Facilitation of murine cardiac L-type Ca(v)1.2 channel is modulated by calmodulin kinase II-dependent phosphorylation of S1512 and S1570.

Activity-dependent means of altering calcium (Ca2+) influx are assumed to be of great physiological consequence, although definitive tests of this assumption have only begun to emerge. Facilitation and inactivation offer two opposing, activity-dependent means of altering Ca2+ influx via cardiac Cav1.2 calcium channels. Voltage- and frequency-dependent facilitation of Cav1.2 has been reported to depend on Calmodulin (CaM) and/or the activity of Calmodulin kinase II (CaMKII). Several sites within the cardiac L-type calcium channel complex have been proposed as the targets of CaMKII. Here, we generated mice with knockin mutations of α11.2 S1512 and S1570 phosphorylation sites [sine facilitation (SF) mice]. Homocygote SF mice were viable and reproduced in a Mendelian ratio. Voltage-dependent facilitation in ventricular cardiomyocytes carrying the SF mutation was decreased from 1.58- to 1.18-fold.
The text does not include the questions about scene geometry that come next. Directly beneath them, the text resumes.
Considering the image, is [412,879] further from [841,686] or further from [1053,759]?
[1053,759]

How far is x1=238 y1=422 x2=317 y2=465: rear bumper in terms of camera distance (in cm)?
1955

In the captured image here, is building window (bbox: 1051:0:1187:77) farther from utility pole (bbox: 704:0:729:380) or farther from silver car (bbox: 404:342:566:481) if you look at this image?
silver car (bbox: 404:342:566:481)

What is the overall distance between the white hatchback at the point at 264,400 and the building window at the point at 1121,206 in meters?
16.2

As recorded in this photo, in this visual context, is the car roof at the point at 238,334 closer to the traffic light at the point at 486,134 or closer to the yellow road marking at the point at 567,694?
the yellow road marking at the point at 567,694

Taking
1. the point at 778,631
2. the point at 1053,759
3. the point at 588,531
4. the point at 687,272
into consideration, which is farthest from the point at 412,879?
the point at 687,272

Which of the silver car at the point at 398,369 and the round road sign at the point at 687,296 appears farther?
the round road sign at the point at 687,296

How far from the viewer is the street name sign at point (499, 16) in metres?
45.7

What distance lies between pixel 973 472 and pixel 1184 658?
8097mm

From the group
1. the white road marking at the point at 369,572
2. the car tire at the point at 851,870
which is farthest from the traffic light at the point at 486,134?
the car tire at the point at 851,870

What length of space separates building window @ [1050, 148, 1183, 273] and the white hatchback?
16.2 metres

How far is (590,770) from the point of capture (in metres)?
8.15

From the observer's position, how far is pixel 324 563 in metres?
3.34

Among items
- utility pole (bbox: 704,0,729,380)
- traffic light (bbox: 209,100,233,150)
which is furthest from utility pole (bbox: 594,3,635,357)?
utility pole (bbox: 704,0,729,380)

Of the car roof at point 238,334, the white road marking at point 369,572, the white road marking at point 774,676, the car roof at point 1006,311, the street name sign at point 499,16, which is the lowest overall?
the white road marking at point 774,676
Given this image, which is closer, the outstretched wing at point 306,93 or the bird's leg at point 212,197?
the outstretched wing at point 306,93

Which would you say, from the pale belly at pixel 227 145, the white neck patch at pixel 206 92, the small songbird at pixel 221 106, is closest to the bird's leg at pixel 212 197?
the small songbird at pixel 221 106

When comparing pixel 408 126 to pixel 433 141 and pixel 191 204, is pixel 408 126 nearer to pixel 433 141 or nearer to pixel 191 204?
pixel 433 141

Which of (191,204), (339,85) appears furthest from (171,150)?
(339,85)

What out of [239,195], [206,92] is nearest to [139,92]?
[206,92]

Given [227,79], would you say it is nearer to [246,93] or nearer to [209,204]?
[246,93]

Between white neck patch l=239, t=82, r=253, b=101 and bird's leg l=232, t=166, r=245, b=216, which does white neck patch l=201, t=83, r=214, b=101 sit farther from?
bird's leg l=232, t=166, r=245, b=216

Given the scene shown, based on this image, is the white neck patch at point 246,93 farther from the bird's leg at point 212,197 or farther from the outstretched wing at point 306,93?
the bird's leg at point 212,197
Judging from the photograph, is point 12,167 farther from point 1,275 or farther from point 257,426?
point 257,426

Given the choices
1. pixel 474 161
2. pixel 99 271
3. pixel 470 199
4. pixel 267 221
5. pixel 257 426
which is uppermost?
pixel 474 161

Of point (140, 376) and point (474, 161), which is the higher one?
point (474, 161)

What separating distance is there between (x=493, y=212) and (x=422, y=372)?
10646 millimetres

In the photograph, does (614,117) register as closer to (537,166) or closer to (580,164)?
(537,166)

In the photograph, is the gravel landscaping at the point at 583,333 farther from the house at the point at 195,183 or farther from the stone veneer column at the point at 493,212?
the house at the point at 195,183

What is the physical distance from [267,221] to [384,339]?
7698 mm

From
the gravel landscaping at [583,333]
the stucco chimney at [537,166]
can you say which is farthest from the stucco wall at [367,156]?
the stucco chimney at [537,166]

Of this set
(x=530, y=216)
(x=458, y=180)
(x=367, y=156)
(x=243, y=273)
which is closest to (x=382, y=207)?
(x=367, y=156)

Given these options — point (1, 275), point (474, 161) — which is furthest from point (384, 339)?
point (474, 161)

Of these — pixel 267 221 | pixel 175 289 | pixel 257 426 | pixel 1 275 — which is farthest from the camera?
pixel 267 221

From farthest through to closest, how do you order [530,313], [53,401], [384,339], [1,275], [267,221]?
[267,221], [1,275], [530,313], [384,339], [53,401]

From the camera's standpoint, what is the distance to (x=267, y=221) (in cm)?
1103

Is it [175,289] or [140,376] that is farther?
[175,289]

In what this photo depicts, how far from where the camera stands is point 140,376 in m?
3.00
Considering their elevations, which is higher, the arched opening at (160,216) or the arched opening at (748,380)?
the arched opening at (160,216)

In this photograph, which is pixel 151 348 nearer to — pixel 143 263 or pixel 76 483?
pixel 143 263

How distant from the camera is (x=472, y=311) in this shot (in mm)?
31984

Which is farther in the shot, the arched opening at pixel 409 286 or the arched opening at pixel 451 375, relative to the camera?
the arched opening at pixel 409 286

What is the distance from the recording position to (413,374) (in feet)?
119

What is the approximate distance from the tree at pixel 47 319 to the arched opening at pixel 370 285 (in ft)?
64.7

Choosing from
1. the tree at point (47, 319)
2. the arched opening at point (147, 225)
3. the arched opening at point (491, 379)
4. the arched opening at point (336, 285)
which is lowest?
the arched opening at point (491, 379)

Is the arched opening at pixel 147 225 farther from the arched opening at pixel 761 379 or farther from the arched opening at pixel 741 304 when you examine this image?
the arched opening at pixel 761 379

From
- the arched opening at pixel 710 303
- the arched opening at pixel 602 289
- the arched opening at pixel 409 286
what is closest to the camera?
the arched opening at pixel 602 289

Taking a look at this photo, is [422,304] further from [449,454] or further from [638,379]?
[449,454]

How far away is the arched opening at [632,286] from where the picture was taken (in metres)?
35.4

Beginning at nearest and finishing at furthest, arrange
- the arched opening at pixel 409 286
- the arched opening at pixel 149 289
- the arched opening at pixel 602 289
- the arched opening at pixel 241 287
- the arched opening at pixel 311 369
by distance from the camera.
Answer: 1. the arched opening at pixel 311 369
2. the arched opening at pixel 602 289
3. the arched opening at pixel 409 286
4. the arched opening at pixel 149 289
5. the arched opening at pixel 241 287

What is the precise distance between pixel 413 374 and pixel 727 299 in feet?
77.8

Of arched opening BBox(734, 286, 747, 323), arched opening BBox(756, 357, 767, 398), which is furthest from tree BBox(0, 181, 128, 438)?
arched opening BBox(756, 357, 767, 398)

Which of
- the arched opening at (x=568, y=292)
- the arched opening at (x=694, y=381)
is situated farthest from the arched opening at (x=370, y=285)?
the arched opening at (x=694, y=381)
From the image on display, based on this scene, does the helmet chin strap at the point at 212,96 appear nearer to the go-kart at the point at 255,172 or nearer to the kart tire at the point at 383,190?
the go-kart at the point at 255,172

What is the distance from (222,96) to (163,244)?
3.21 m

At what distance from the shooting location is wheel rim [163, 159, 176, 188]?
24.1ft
The CaMKII inhibitor KN-93 reduced facilitation to 1.28 in control cardiomyocytes. SF mutation negatively shifted the voltage-dependent inactivation and slowed recovery from inactivation, thereby making fewer channels available for activation. Telemetric ECG recordings at different heart rates showed that QT time decreased significantly more in SF than in control mice at higher rates. Our results strongly support the notion that CaMKII-dependent phosphorylation of Cav1.2 at S1512 and S1570 mediates Ca2+ current facilitation in the murine heart.